Попадья окончила три класса лиховской прогимназии, о чем всегда любила напоминать гостям; на разбитом пьянино игрывала еще она вальс «Невозвратное время» [10]; была дебелая, толстая, с пунцовыми губками, карими, словно вишенья, глазками на очень нежном, почти сахарном лице, усеянном желтенькими веснушками, но с двойным уже подбородком. Вот и теперь она сыпала шутками о поповском житье, о зипунах сиволапых, да о Лихове, суетясь вокруг пылающего паром пирога и нарезывая громадной величины ломти с необъятными стенками и очень тоненькой прослойкой капусты: «Анна Ермолаевна, откушайте еще пирожка!… Варвара Ермолаевна, что ж так мало?» – обращалась она попеременно к шести спелым дочерям помещика Уткина, образовавшим приятный цветник вокруг опрятно накрытого стола; и стоял птичий щебет, исходивший из шести раскрытых розовых ротиков, да попискиванье о всех новостях, происходящих в округе; ловкая попадья едва успевала накладывать пирога, порой давая шлепки не вовремя подвернувшемуся попенку, слюняво жующему краюху и с неумытым носом; в то же время тараторила она больше всех.

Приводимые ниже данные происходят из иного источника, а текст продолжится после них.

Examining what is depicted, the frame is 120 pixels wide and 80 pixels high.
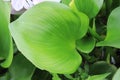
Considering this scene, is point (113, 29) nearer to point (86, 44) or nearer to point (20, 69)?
point (86, 44)

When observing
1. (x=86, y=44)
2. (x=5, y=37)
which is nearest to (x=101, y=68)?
(x=86, y=44)

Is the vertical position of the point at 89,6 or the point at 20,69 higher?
the point at 89,6

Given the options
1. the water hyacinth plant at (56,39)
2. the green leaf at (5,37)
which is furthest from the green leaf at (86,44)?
the green leaf at (5,37)

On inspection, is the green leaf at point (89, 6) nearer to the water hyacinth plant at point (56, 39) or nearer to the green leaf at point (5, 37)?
the water hyacinth plant at point (56, 39)

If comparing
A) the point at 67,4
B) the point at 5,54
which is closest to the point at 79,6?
the point at 67,4

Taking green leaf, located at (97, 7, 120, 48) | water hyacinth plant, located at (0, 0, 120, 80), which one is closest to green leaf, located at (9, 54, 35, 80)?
water hyacinth plant, located at (0, 0, 120, 80)

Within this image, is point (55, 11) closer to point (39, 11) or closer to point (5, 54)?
point (39, 11)
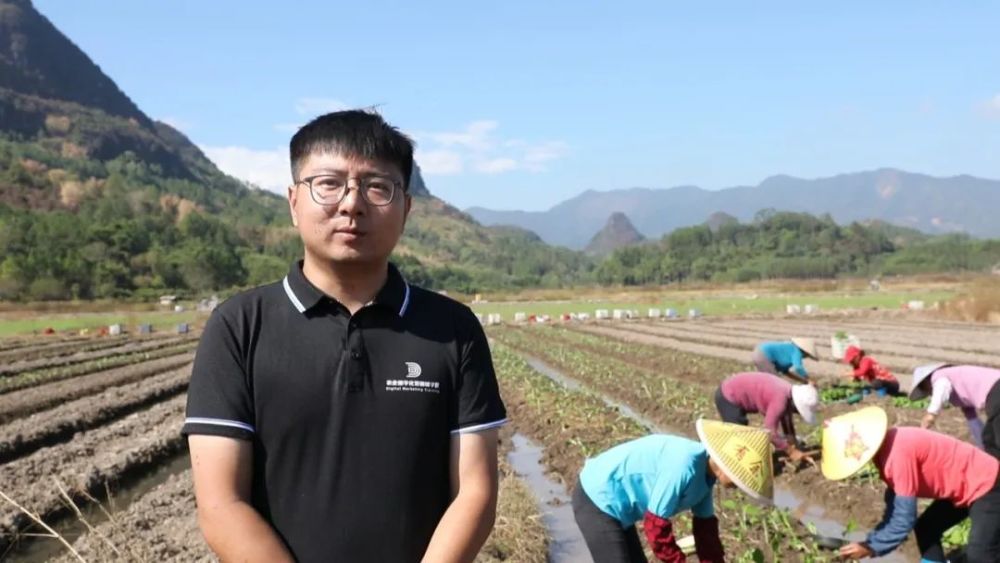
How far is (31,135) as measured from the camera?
135250 millimetres

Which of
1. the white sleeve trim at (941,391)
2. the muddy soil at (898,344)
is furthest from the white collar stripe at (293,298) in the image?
the muddy soil at (898,344)

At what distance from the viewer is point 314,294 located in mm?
1974

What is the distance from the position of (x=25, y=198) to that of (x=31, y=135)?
155 feet

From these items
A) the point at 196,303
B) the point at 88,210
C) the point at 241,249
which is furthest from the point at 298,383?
the point at 88,210

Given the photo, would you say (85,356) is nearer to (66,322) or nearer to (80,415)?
(80,415)

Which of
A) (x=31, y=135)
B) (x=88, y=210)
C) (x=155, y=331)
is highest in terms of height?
(x=31, y=135)

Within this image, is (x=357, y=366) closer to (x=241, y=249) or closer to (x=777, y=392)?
(x=777, y=392)

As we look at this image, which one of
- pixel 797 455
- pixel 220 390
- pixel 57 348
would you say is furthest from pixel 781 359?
pixel 57 348

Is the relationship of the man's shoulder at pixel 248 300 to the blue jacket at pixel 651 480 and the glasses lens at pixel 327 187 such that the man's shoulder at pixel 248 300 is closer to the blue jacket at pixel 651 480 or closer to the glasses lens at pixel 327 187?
the glasses lens at pixel 327 187

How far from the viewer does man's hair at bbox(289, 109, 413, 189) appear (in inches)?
80.0

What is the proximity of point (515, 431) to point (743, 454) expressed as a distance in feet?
28.1

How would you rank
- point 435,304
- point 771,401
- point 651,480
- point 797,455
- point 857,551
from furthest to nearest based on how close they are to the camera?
point 797,455
point 771,401
point 857,551
point 651,480
point 435,304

– Слышали ли вы, матушка, о том, что урядник сказывал, будто самые эти сицилисты показались недалече от Лихова, разбрасывали гнусные свои листы; будто хотят они идти супротив царя, чтобы завладеть «Монопольей» и народ спаивать, будто грамоты царь разослал всюду, пропечатанные золотыми буквами, призывая православных бороться за святую церковь: «пролетарии-де, соединяйтесь!»; говорят, что со дня на день лиховский протоиерей ждет царского послания, чтобы разослать его по уезду… – Так неожиданно выпалил Александр Николаевич, дьячок, дернул рябиновым своим носом, и законфузился, когда шесть девичьих головок, устремленных на него, явное выразили и крайнее презренье…
– Пфа! – крякнул поп, наливая Александру Николаевичу наливки. – А ты знаешь, брат, что есть пролетарий?… – И, видя, как то место на дьячковском лбу, где должны бы быть брови (бровей дьячок не носил), изобразило дугу, поп присовокупил с изобразительностью: – Так-то, брат: пролетарий и есть тот, кто, значит, пролетит по всем пунктам, то ись вылетел в трубу…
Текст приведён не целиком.